By Michael Zitz
Janet Gullickson is one tough mother.
Since she arrived at Germanna Community College in 2017 as its first woman president, she’s been a can-do, no-nonsense, find-a-way-to-make-it-happen president, focused like a laser beam on what needs to be done to make GCC all it can be.
Enrollment soared, as did fundraising.
Now, she’s confronted with the darkest moment in Germanna’s 50-year history. The pandemic may hurt both enrollment and fundraising at GCC– and just about every other college —and could result in funding cuts by the state legislature. It also forced the cancelation of Germanna’s annual Monte Carlo Night event in Culpeper that raised $700,000 last year.
More than anything else, she worries about her students at Germanna. Many work to support a family and put themselves through school, often doing front-line jobs that put them at risk.
Germanna has begun a program that helps connect students affected by the pandemic with services and funding.
She worries about all the Germanna nursing and health career graduates who are headed to the pandemic’s front lines.
Those who know her know she always finds a way to pull those she loves through—and she dearly loves Germanna’s students.
Gullickson grew up on a livestock and grain farm in South Dakota that her great-grandparents homesteaded. She tells this story about the kind of stock she comes from:
A Native American man was drowning in a river near the farm. Her great-grandfather jumped in to save him and drowned.
When the terrible news was brought to her great-grandmother, who was laboring on the farm, she bit her lip and said to her five children, “We’ve got chores to do,” and forged ahead.
Gullickson inherited some of that steely determination, but her heart isn’t frontier flint–and an iron will and a soft heart make for about the strongest combination there is.
Her truth is not in the story of her great-grandmother. It’s in the story of her adopted son Gus Simonton. It paints a portrait of a woman—and a mother—who’s clear-eyed, persistent and deeply caring.
When she and her husband decided to start a family, her first pregnancy ended in a miscarriage.
Then their birth daughter Allison Marvasti was born.
Then there were two more miscarriages.
“Like all things, when one door shuts, people of faith look for an alternative,” Janet says. “The door kept shutting,” she says, “So we looked at adoption. We really wanted to adopt internationally.”
Gullickson and her husband decided to adopt through their church program from Colombia, South America.
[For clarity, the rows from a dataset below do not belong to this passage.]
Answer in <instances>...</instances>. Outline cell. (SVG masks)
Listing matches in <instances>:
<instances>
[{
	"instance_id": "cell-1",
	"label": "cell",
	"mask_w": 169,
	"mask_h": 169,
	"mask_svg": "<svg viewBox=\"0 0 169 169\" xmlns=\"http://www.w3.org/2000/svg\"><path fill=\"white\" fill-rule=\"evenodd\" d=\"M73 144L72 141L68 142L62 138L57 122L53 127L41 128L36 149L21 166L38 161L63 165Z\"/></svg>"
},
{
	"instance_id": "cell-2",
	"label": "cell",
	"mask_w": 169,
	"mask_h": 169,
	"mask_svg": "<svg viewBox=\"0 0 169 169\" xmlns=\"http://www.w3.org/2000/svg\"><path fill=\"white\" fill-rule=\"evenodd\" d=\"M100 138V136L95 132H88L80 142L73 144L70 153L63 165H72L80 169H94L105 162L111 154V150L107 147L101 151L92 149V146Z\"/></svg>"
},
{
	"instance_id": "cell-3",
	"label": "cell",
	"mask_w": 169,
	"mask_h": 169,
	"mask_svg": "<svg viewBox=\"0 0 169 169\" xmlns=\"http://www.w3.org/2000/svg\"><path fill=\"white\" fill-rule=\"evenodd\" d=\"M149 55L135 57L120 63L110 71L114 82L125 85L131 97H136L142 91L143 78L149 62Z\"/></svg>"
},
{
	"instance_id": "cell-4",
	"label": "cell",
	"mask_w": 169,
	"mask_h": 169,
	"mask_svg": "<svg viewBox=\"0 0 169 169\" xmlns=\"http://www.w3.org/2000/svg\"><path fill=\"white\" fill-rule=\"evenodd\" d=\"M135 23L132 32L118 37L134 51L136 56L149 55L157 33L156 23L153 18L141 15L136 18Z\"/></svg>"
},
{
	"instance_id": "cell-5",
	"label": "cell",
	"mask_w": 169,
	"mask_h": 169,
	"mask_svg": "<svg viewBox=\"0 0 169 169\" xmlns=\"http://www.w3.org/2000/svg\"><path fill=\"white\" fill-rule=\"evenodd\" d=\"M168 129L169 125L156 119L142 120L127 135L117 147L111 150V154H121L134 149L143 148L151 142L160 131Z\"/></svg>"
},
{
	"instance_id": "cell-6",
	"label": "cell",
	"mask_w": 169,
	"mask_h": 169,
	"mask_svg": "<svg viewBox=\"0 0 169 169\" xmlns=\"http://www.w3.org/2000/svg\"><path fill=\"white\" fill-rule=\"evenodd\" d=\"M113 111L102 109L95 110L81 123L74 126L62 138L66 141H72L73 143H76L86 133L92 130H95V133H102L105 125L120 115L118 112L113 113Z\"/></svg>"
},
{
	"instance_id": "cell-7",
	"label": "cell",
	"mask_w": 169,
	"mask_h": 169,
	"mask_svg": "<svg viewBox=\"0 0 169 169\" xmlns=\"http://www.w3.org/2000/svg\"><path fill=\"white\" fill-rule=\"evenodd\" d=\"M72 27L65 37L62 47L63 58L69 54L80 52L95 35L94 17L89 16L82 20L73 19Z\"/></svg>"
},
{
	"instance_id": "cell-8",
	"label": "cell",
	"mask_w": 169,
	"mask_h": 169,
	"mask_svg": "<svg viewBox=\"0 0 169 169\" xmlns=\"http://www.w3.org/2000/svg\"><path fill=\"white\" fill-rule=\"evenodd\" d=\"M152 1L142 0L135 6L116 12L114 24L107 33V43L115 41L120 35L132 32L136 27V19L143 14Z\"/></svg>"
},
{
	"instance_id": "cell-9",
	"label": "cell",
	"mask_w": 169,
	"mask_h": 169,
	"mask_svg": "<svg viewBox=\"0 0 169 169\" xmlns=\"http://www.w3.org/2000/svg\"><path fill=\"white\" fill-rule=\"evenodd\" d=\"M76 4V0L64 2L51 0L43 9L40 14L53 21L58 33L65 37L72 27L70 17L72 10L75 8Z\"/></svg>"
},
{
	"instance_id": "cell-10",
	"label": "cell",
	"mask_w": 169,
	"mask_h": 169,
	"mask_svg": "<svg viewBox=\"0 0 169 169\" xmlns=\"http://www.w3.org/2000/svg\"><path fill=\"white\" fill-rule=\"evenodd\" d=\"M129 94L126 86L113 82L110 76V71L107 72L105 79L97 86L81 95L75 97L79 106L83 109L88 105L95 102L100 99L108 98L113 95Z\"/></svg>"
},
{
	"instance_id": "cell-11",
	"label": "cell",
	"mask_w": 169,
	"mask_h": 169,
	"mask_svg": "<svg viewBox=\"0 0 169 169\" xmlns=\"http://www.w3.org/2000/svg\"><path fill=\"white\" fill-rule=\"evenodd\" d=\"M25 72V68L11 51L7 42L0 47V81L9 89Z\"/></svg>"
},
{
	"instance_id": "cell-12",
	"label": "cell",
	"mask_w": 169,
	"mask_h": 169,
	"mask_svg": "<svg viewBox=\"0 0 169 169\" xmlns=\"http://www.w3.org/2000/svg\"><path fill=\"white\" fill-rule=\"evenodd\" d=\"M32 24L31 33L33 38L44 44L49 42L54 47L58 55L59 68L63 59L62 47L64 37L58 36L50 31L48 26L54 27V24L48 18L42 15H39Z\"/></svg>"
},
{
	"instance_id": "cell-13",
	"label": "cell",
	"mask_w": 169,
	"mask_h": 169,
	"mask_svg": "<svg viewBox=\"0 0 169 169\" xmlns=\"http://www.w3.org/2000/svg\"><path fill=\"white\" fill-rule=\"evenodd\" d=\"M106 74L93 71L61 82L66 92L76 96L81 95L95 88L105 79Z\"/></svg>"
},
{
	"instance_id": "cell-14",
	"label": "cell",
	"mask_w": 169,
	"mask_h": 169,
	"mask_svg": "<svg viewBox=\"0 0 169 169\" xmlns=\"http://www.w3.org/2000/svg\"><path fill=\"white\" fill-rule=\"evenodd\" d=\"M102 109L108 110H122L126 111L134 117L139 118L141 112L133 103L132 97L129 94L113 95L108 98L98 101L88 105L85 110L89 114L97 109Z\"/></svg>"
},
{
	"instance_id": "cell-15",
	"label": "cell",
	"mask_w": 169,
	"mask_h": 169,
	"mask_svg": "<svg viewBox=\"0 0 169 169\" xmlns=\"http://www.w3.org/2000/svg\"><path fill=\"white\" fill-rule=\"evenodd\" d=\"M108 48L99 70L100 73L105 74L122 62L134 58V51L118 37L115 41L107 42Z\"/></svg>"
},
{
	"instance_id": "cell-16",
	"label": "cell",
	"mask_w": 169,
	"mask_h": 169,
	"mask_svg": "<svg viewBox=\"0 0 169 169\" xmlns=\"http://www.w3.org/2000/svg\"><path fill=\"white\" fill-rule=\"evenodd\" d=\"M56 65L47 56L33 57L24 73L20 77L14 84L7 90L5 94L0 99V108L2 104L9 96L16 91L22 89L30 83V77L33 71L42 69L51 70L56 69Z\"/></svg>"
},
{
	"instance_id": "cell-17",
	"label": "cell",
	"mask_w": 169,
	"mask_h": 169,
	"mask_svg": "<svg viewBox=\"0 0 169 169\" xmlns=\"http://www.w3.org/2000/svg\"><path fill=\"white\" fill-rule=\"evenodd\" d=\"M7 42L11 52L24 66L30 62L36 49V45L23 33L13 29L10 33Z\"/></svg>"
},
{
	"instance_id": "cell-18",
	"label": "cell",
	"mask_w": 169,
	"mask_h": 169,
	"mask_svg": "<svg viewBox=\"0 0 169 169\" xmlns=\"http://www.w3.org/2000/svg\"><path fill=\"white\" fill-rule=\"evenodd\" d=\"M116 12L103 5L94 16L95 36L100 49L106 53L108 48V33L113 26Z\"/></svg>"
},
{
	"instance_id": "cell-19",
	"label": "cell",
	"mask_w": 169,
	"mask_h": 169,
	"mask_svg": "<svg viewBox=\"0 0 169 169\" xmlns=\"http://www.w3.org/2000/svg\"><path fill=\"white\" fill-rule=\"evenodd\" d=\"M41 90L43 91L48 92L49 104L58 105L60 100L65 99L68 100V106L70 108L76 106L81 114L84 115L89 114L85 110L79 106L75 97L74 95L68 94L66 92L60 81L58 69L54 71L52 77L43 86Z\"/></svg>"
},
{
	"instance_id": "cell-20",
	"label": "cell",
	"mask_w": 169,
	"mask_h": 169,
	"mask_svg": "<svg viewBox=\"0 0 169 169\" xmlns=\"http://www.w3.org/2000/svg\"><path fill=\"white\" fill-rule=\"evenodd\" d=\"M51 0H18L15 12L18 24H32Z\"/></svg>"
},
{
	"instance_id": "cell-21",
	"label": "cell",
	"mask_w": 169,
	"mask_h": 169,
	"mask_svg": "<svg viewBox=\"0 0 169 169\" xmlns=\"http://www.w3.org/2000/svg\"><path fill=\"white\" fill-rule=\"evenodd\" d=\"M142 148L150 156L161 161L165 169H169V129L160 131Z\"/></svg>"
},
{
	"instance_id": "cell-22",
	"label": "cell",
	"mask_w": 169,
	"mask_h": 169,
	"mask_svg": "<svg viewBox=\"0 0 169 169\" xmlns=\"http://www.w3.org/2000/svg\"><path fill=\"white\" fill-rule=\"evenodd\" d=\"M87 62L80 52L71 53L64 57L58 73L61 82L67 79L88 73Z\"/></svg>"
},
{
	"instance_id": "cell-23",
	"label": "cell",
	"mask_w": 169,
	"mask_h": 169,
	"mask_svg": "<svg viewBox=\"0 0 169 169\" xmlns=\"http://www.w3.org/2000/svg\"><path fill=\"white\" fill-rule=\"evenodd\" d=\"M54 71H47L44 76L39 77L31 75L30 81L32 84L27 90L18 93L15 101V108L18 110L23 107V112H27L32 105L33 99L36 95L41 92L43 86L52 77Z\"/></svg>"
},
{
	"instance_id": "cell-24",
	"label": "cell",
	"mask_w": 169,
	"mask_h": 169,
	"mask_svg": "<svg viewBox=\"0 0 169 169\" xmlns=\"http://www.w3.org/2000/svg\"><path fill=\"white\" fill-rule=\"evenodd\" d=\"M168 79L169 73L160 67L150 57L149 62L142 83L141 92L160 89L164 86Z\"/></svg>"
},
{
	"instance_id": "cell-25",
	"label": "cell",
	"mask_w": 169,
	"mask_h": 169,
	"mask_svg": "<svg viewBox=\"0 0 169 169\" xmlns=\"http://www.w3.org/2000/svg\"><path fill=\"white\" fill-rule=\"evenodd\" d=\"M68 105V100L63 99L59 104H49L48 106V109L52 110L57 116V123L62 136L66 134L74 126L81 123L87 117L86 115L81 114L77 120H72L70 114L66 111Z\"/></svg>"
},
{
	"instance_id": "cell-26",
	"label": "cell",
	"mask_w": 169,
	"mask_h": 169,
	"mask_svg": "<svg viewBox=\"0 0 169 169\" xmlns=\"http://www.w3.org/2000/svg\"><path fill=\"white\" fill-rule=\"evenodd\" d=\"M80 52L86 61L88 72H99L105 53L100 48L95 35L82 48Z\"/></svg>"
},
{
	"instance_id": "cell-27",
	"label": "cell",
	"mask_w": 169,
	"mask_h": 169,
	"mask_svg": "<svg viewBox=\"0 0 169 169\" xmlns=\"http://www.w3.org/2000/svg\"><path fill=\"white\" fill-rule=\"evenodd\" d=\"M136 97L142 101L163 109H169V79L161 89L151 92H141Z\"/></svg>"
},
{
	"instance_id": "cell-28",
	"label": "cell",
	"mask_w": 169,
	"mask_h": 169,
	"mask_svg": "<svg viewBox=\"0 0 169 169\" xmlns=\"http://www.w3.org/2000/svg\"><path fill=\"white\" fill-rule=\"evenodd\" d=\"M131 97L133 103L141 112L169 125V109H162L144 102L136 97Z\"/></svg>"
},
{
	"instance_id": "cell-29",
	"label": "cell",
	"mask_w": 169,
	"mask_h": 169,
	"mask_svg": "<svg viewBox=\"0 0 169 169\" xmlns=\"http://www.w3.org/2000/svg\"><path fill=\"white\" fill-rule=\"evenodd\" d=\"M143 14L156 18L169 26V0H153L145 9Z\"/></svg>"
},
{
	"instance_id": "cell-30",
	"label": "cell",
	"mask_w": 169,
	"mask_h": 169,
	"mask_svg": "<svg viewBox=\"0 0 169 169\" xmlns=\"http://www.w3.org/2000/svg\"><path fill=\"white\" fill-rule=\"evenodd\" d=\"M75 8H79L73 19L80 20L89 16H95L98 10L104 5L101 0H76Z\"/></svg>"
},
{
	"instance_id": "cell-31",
They ran into one obstacle after another and finally traveled to Colombia. “Those people who have adopted know there’s tons of frustration involved,” she says. “Delay and hurry up.”
“At that point we were able to get our son, Caesar Augusto… He had been left in the last stages of starvation before death in a hospital in Colombia. We don’t even know the date he was born.”
After he recovered from malnutrition he had been sent to a series of foster homes. When Gullickson met him he was about 14 months old and didn’t walk or talk. Occupational, physical and speech therapy followed. By the third grade he was testing considerably above average in all subjects. However, he continued to overcome a sense of loss and depression related to his abandonment as a baby.
At age 30, Augusto, now known as Gus, still calls Gullickson his “forever mother” who has always pulled him back onto the right path when things went awry. He always knew that was love and says he was never treated differently than his sibling.
His sister Allison says that Gus’ heritage made the outside world’s reality far more difficult for him than for her.
Gullickson became keenly aware of that. “He brought me to an awareness I never would have had,” she says. “I learned what mothers of children of color feel when their children are judged by others. I have enormous respect for parents of children of color as I know their constant fear.”
“He was very loving,” she says. “He wanted love. He gave love. We were just thrilled to have him.”
Gus credits Gullickson with convincing him to leave a job he disliked in Denver and bringing his young family to Washington state, to go to school at Spokane Community College. There he was trained to be a pneumatics-hydraulics technician.
Gullickson’s sister, Darnelle Nelson, jokes that Jan drove to Denver, “kidnapped” Gus and his family and brought them to Spokane. They lived with Gullickson and her husband, Bobby Farmer, for almost a year.
When one door closes, she says, another always opens.
It’s a pretty safe bet that if the pandemic closes two doors, Janet Gullickson will pry at least that many open with midwestern grit and a deep love for Germanna, its students, employees and the communities it serves.
Michael Zitz works in media relations and public affairs at Germanna.